Il ralentit et se gara devant ces marches en brique. Puis il sortit, fit le tour du pick-up et s’adossa à la portière côté passager. Il leva les yeux vers la flèche de l’église qui se perdait dans le noir du ciel nocturne.

En taule, il avait essayé de s’y remettre. La chapelle de la prison était remplie de rangées de chaises pliantes en métal et la chaire était prolongée par une estrade sur laquelle se trouvaient d’autres chaises, pour le jeune homme aux yeux clairs venu de l’église du coin qui dirigeait la chorale et le prêtre et deux gardiens. Le prêtre changeait tous les mois, parfois un intervenant issu d’une paroisse des environs, parfois un évangéliste itinérant, parfois encore un jeune théologien frais émoulu du séminaire de La Nouvelle-Orléans. Mais il ne s’était jamais fait à l’idée de se retrouver assis à côté de ces hommes qui chantaient des hymnes d’amour et de miséricorde, conscient des crimes dont ils étaient coupables et conscients qu’ils venaient là trouver la rédemption. Profiter de la grâce qui leur était offerte alors que ceux à qui ils avaient fait offense passaient sans doute des nuits blanches à faire les cent pas sur leur moquette élimée ou à fouiller dans l’armoire à pharmacie en quête des pilules qui les aideraient peut-être à trouver le sommeil. Il n’aimait pas le moment où ces hommes se levaient et venaient se placer derrière le pupitre pour livrer leur témoignage. C’était toujours la même histoire. Oui, j’ai violé. Oui, j’ai ôté la vie. Oui, j’ai volé. Oui, j’ai levé la main sur mon frère humain. Mais aujourd’hui j’ai trouvé l’amour du Seigneur. Aujourd’hui je vois la lumière. Aujourd’hui je suis sauvé, et cetera, et cetera, sous un déluge d’amen et d’alléluia et de loué soit le Seigneur, au point que Russell ne put bientôt plus le supporter et laissa tomber. Il ne pensait pas que ça marchait comme ça, et si ça marchait comme ça, alors c’était que quelque chose ne tournait pas rond.
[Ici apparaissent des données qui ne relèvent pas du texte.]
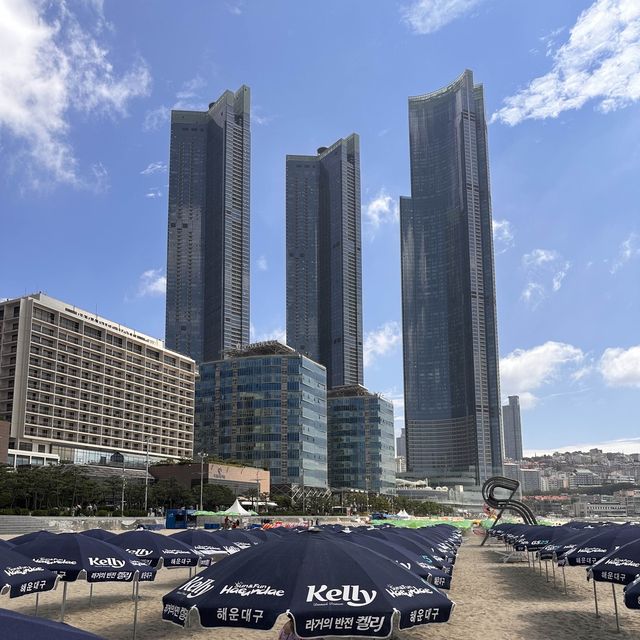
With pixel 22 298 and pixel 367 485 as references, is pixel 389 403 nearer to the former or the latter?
pixel 367 485

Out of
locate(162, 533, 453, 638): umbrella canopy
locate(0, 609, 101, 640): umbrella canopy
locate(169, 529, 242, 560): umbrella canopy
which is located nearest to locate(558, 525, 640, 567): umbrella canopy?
locate(169, 529, 242, 560): umbrella canopy

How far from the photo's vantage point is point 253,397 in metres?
151

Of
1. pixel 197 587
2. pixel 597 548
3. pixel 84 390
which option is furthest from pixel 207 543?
pixel 84 390

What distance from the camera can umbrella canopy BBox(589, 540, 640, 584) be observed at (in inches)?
579

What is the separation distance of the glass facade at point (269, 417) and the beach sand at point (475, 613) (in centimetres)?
11607

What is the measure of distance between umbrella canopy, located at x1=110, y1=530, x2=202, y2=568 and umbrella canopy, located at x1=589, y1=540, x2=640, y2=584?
10126mm

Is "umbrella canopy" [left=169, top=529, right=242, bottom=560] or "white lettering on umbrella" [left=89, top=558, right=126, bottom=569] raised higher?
"white lettering on umbrella" [left=89, top=558, right=126, bottom=569]

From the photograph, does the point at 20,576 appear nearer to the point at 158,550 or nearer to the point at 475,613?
the point at 158,550

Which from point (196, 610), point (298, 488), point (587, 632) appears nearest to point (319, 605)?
point (196, 610)

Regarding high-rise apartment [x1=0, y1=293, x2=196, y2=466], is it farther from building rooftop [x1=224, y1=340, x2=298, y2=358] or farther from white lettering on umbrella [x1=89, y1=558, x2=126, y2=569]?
white lettering on umbrella [x1=89, y1=558, x2=126, y2=569]

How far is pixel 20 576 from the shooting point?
39.7ft

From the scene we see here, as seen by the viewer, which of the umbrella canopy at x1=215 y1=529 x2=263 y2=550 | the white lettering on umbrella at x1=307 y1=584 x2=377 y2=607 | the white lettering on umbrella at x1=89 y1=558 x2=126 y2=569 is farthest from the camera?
Answer: the umbrella canopy at x1=215 y1=529 x2=263 y2=550

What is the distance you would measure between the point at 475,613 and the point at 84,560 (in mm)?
13118

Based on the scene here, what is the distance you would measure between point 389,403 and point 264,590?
599ft
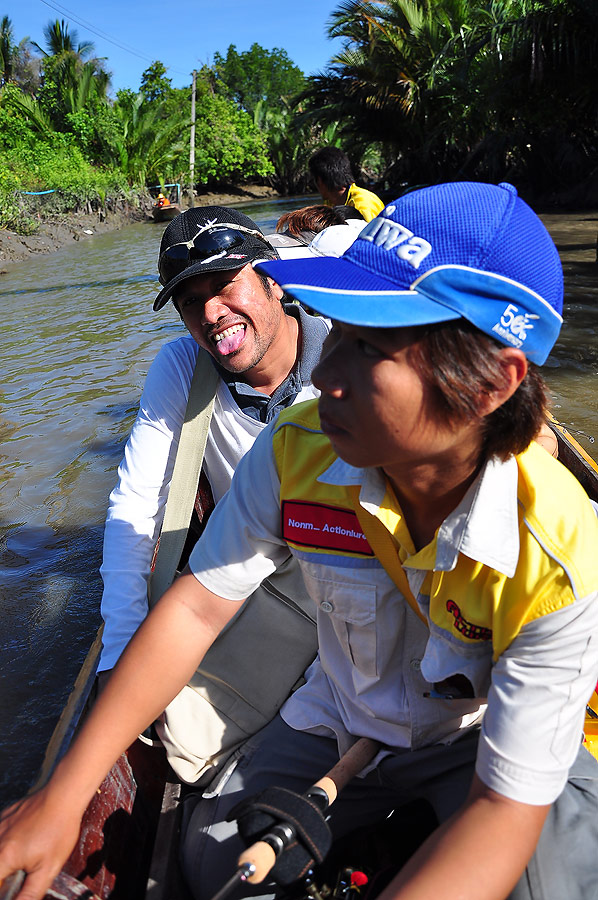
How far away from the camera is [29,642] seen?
12.5 feet

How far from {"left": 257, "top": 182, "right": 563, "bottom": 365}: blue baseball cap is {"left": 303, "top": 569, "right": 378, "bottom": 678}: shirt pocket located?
63cm

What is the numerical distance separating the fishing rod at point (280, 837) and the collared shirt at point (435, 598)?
0.31 meters

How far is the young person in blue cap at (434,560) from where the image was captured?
3.66 feet

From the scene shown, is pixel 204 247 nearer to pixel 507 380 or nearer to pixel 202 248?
pixel 202 248

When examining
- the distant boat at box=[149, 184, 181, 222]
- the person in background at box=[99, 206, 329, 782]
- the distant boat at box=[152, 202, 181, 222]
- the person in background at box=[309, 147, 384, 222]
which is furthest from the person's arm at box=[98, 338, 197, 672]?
the distant boat at box=[152, 202, 181, 222]

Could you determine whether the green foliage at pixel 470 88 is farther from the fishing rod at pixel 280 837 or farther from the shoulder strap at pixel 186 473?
the fishing rod at pixel 280 837

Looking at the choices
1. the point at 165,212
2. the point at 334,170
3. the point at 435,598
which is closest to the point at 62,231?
the point at 165,212

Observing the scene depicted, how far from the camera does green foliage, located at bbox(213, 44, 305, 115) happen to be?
66.9m

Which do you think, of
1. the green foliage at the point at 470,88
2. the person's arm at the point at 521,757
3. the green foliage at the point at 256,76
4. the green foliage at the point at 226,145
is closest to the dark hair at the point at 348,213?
the person's arm at the point at 521,757

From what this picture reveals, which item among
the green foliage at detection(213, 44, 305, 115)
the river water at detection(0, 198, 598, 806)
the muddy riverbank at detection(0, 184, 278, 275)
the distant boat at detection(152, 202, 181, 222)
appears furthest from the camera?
the green foliage at detection(213, 44, 305, 115)

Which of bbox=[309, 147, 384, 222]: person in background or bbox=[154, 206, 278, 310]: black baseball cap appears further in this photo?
bbox=[309, 147, 384, 222]: person in background

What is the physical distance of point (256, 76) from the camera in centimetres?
6719

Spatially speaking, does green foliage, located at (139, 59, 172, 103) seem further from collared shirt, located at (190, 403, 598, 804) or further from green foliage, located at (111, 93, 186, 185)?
collared shirt, located at (190, 403, 598, 804)

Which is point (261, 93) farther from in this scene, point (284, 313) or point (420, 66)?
point (284, 313)
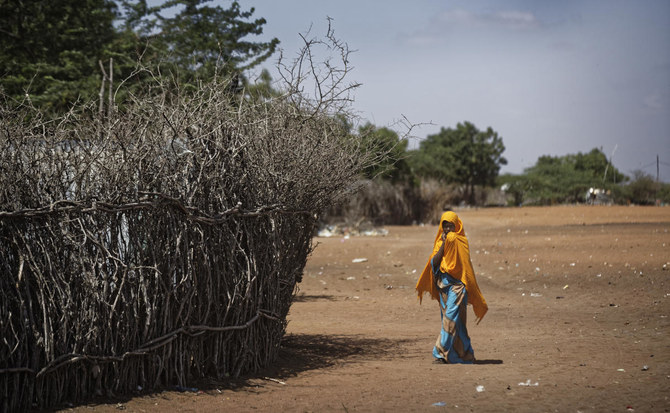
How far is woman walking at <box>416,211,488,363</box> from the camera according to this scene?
7254mm

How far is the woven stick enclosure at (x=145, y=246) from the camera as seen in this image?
5.23 meters

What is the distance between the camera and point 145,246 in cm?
573

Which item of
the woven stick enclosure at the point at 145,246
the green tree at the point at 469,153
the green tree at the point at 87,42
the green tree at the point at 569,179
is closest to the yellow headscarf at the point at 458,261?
the woven stick enclosure at the point at 145,246

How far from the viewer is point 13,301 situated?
5.23 metres

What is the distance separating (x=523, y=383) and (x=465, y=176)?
60.9 m

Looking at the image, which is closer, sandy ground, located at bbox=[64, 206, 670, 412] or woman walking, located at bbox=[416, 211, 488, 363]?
sandy ground, located at bbox=[64, 206, 670, 412]

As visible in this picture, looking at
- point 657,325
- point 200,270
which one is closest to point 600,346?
point 657,325

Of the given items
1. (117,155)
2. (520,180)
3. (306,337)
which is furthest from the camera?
(520,180)

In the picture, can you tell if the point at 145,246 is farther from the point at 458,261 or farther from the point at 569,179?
the point at 569,179

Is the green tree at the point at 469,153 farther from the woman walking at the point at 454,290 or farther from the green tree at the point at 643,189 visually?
the woman walking at the point at 454,290

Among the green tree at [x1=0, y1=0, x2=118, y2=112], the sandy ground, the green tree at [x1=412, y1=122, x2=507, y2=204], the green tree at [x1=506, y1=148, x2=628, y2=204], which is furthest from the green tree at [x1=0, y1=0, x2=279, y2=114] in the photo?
the green tree at [x1=412, y1=122, x2=507, y2=204]

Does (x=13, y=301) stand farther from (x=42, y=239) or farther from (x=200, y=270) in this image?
(x=200, y=270)

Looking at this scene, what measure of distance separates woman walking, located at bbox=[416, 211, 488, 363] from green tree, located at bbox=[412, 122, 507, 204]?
53729mm

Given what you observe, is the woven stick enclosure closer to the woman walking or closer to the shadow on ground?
the shadow on ground
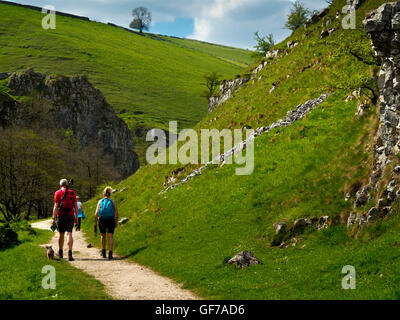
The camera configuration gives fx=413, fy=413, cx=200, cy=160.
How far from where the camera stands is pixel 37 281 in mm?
13805

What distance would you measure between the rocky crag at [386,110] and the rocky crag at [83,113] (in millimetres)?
111017

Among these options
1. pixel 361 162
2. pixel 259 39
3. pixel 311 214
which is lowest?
pixel 311 214

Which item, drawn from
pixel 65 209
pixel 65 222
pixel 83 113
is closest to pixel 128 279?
pixel 65 222

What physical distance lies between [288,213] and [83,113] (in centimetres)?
12235

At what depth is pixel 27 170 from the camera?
182 feet

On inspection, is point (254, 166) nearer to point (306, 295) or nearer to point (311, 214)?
point (311, 214)

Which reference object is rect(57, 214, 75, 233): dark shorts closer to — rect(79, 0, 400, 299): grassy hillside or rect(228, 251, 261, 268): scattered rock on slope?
rect(79, 0, 400, 299): grassy hillside

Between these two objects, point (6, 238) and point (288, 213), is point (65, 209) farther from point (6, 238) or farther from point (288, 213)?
point (288, 213)

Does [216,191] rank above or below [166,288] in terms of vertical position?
above

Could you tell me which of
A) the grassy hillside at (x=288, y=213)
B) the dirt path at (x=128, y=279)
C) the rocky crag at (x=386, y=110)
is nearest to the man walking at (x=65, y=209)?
the dirt path at (x=128, y=279)

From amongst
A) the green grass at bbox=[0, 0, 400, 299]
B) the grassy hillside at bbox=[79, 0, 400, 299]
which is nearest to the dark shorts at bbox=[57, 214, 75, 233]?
the grassy hillside at bbox=[79, 0, 400, 299]

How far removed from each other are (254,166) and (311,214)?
8451mm
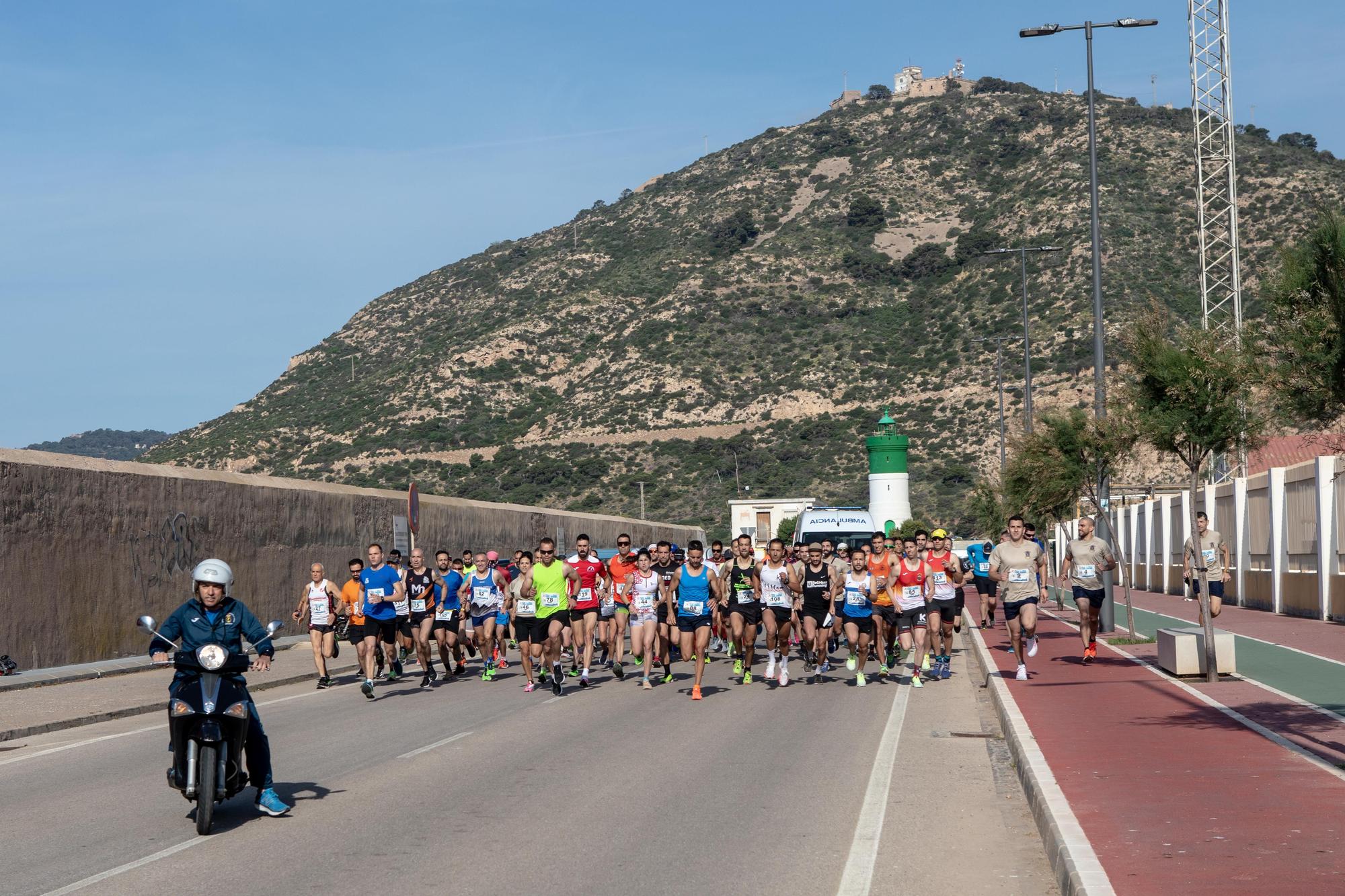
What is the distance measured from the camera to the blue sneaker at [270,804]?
959 centimetres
Un jour, il avait demandé au prêtre s’il était réellement possible à son avis que ces hommes entrent au royaume des cieux si leur repentir était sincère.

« Si je ne pensais pas que c’était possible, je ne serais pas là », avait répliqué le prêtre.

C’était un pasteur baptiste à la retraite. Il boitait et il avait une barbe blanche et des lunettes à monture noire, et Russell devinait au ton de sa voix qu’il avait entendu toutes les histoires possibles et imaginables de la bouche des pécheurs.